((

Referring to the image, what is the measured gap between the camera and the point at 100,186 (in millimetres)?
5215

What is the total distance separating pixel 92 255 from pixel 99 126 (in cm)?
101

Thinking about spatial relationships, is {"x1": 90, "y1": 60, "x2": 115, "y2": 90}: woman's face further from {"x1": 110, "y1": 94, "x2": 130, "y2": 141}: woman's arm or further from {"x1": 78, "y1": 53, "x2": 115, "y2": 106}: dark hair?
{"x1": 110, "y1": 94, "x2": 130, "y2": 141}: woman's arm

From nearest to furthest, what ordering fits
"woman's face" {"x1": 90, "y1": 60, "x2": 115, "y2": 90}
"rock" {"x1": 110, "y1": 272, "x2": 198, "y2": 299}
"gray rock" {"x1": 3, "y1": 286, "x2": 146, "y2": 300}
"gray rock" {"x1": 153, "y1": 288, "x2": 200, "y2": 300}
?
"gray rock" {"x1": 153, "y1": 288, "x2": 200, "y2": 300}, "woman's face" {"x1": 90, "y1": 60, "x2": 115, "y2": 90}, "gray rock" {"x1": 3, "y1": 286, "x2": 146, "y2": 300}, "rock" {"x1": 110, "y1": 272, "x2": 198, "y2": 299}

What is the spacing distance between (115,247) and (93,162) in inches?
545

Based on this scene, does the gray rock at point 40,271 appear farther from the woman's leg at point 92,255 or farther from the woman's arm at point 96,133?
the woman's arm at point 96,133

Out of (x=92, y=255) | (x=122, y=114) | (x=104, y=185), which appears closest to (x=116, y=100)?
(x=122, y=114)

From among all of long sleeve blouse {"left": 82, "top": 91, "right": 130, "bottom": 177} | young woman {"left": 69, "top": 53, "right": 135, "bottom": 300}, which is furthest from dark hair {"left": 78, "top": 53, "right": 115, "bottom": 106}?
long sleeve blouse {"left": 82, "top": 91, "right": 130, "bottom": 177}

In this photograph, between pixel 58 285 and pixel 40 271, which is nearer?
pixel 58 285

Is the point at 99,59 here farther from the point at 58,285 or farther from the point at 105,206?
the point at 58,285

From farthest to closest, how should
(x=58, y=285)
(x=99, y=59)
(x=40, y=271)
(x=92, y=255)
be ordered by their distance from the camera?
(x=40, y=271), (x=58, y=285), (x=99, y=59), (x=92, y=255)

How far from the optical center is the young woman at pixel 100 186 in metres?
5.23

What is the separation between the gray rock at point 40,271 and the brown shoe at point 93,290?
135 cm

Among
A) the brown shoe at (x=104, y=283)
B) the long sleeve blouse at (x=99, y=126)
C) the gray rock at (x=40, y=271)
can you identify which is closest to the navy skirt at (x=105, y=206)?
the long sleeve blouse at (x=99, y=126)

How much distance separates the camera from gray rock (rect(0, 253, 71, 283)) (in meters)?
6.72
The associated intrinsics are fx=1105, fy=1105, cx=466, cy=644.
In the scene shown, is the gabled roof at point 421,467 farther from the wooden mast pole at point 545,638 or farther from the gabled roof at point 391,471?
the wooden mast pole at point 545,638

))
((

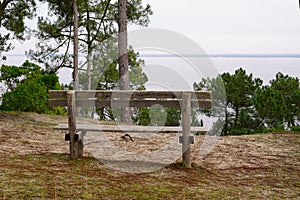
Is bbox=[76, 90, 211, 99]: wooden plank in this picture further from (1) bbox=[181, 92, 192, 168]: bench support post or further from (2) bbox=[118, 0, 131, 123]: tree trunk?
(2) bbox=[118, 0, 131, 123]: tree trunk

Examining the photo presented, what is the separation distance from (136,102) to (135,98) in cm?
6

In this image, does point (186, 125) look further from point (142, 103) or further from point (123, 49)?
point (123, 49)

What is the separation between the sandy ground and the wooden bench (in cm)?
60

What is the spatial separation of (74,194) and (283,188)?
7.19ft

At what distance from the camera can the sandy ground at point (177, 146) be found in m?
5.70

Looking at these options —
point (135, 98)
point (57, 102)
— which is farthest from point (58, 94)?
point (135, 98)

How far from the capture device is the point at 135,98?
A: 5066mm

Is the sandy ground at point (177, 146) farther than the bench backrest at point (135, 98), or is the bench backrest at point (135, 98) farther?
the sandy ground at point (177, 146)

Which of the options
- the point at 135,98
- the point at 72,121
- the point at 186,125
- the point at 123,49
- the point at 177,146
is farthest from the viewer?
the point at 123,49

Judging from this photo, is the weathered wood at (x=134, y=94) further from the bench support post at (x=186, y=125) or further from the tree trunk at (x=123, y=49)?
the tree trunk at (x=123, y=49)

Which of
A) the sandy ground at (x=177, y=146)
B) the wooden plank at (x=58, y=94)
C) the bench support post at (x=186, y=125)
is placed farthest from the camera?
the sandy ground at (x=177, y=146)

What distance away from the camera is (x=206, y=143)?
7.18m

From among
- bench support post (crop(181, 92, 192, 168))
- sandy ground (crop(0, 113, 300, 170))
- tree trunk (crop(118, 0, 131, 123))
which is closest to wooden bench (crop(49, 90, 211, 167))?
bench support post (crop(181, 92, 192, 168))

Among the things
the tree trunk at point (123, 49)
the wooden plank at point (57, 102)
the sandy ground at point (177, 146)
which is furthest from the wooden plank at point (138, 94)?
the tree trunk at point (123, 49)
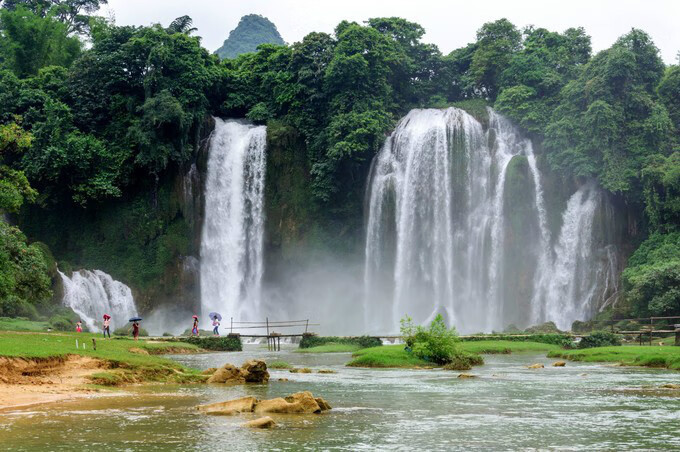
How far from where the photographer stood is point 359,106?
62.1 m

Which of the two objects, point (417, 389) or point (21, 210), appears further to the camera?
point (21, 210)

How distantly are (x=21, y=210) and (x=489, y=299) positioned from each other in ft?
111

))

> PROMPT
Show every line above that contains the string "camera". Case counts, so match only that exact capitalization.

> EXERCISE SOLUTION
Referring to the image, what is the measured gap between the camera and the point at 100,186 (in millimetres)?
be ordered by their distance from the camera?
How much distance separates the camera from gray rock (rect(0, 253, 71, 283)) (in meters)?
At what distance from the camera can the sandy ground at point (177, 146) be found in m?
is placed farthest from the camera?
What distance away from the camera is (x=206, y=143)?
Which of the two objects, point (417, 389) or point (21, 210), appears further to the camera?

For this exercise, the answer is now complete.